Когда судья Хартфорд поднял голову, его тяжелая челюсть была напряжена от решимости.
— Когда вы сможете нас представить?
Глава 29
Данте
Свободен.
Libero.
Судья Хартфорд вернулся в зал суда с величественным и торжественным видом, как Мидас, выносящий приговор на трибунале в подземном мире. Он знал, что я виновен в преступлениях, доказательств которых у него не было, и ему не хотелось, чтобы я вышел на свободу, но в конце концов его жадность победила. (прим.Мидас — древнегреческий царь)
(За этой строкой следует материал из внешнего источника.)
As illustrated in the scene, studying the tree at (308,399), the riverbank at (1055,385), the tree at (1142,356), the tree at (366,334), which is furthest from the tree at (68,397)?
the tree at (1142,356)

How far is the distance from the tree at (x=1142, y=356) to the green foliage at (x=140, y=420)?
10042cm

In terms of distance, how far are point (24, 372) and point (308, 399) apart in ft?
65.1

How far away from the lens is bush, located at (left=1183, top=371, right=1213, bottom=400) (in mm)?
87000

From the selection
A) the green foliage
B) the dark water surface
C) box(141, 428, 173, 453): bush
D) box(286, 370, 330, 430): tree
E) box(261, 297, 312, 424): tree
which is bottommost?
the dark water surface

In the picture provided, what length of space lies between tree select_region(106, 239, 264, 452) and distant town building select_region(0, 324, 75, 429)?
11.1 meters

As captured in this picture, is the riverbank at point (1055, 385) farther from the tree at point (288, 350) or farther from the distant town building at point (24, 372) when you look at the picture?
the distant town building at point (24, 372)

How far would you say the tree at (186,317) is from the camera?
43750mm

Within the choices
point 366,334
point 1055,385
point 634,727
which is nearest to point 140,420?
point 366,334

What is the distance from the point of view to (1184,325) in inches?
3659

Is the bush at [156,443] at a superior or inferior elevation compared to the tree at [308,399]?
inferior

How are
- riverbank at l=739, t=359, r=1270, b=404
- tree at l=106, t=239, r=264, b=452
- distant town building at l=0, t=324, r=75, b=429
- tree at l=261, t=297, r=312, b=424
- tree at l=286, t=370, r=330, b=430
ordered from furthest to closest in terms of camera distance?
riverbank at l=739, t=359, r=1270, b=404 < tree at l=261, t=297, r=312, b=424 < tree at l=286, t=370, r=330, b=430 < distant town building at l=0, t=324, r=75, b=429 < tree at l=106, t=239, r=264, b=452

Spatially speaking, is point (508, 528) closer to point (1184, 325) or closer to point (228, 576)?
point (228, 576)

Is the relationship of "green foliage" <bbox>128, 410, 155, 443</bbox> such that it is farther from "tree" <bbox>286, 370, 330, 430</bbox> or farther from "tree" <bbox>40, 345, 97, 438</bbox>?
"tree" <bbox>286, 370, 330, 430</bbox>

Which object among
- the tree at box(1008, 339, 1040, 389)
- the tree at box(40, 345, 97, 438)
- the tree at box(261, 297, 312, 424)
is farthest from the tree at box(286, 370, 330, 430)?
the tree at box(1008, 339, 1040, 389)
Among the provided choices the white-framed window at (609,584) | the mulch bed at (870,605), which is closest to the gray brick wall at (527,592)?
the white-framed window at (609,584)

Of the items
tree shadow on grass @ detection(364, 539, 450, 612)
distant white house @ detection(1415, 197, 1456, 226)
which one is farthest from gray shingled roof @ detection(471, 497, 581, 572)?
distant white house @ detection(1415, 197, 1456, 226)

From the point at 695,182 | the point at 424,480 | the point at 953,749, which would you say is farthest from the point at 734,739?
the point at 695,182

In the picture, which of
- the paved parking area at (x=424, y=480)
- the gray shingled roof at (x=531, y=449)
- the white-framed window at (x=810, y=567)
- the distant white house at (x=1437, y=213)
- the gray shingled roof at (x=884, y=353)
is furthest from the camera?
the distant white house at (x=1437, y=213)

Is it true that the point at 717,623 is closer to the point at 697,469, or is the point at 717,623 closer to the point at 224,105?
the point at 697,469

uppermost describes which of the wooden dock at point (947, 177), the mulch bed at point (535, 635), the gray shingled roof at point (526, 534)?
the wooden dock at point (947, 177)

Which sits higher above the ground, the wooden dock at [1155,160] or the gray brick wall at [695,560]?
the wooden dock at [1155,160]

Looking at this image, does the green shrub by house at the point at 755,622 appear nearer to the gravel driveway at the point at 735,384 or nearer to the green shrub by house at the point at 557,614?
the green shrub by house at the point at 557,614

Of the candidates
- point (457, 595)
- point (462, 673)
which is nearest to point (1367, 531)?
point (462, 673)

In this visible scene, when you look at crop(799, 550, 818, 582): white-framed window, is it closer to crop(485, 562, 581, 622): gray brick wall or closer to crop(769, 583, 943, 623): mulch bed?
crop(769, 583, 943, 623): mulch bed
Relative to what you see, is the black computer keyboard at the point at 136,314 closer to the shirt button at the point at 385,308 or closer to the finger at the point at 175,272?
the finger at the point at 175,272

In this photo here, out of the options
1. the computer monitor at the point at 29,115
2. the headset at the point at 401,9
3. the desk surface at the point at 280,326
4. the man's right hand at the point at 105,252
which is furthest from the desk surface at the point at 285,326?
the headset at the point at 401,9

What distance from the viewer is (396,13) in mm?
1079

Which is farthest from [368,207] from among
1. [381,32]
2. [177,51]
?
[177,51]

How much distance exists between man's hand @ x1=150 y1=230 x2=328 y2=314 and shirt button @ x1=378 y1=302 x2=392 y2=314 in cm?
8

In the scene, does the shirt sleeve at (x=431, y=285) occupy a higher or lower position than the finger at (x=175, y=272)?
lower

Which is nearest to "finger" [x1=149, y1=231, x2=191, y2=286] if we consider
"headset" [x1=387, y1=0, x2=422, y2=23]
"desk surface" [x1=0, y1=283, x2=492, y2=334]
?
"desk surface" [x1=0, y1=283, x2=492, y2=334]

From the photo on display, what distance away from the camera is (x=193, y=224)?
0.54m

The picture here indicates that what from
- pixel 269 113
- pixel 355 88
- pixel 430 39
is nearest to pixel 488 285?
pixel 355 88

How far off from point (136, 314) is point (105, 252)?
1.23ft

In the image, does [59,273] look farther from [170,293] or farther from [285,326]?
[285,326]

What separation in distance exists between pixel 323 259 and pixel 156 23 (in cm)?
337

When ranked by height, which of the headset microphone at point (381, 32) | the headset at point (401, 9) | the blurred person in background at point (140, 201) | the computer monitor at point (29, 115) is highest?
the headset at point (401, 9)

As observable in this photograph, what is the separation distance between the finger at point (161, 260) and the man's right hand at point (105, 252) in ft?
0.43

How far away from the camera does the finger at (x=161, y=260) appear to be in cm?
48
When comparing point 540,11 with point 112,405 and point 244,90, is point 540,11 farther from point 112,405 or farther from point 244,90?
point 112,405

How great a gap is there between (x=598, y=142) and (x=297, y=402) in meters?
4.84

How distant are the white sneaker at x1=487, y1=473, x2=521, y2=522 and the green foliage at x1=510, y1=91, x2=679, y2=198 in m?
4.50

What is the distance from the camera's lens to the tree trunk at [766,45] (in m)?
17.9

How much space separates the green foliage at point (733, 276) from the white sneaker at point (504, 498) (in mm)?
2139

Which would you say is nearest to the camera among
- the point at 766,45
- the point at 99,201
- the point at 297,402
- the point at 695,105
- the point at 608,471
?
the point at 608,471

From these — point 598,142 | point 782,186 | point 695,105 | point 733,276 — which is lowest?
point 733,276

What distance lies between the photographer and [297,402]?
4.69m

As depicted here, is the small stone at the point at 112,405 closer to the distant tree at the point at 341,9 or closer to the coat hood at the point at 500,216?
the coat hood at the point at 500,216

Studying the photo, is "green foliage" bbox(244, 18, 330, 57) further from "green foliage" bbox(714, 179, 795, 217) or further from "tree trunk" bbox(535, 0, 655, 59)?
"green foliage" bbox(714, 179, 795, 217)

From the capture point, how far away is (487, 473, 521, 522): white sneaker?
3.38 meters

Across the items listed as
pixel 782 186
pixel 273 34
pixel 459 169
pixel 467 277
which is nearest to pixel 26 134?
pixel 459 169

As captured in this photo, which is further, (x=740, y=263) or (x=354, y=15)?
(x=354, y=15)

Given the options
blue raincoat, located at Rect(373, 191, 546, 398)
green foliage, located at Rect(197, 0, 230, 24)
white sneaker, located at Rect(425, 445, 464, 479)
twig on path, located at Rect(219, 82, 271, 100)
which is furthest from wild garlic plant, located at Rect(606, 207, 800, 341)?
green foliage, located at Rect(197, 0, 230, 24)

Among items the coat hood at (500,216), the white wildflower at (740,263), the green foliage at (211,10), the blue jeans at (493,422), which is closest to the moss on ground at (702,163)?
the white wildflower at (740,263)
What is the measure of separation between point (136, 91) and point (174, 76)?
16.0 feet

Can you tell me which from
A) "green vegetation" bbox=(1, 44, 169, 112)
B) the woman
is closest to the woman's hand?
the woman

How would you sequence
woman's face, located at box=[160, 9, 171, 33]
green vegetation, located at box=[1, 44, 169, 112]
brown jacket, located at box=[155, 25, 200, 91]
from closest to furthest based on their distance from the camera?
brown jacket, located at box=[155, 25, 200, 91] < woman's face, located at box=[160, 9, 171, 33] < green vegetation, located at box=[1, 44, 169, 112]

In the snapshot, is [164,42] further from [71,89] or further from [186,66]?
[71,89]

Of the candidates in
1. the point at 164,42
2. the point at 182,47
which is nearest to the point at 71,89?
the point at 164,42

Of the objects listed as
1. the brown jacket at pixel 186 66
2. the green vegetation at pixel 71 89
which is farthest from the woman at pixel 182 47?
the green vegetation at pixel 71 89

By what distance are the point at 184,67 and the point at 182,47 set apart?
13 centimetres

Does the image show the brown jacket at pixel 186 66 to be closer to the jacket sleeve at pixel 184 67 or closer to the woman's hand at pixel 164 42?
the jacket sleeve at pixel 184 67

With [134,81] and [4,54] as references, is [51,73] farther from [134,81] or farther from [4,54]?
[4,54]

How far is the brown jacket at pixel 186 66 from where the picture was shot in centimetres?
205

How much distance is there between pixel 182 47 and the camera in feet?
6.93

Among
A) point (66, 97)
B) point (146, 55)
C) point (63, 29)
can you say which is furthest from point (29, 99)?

И он вынес решение об отмене судебного разбирательства.
Елена оказалась в моих объятиях в мгновение ока, одна рука слишком сильно запуталась в ее пышных волосах, другая надавила на поясницу, чтобы ее бедра оказались вровень с моими.
Я целовал ее, как утопающий, потому что после месяца без ее губ на моих, ее аромата в моем носу и этого длинного тела, прижатого к моему, я чувствовал, что умираю.
Я пил из нее, сжимая губы так крепко, что не мог дышать. Но мы не нуждались в воздухе. Все, что мне было нужно, было в этой женщине. В ее благодати и неизменной силе, в ее преданности и неугасающей любви. В ее готовности сделать все, чтобы увидеть меня свободным.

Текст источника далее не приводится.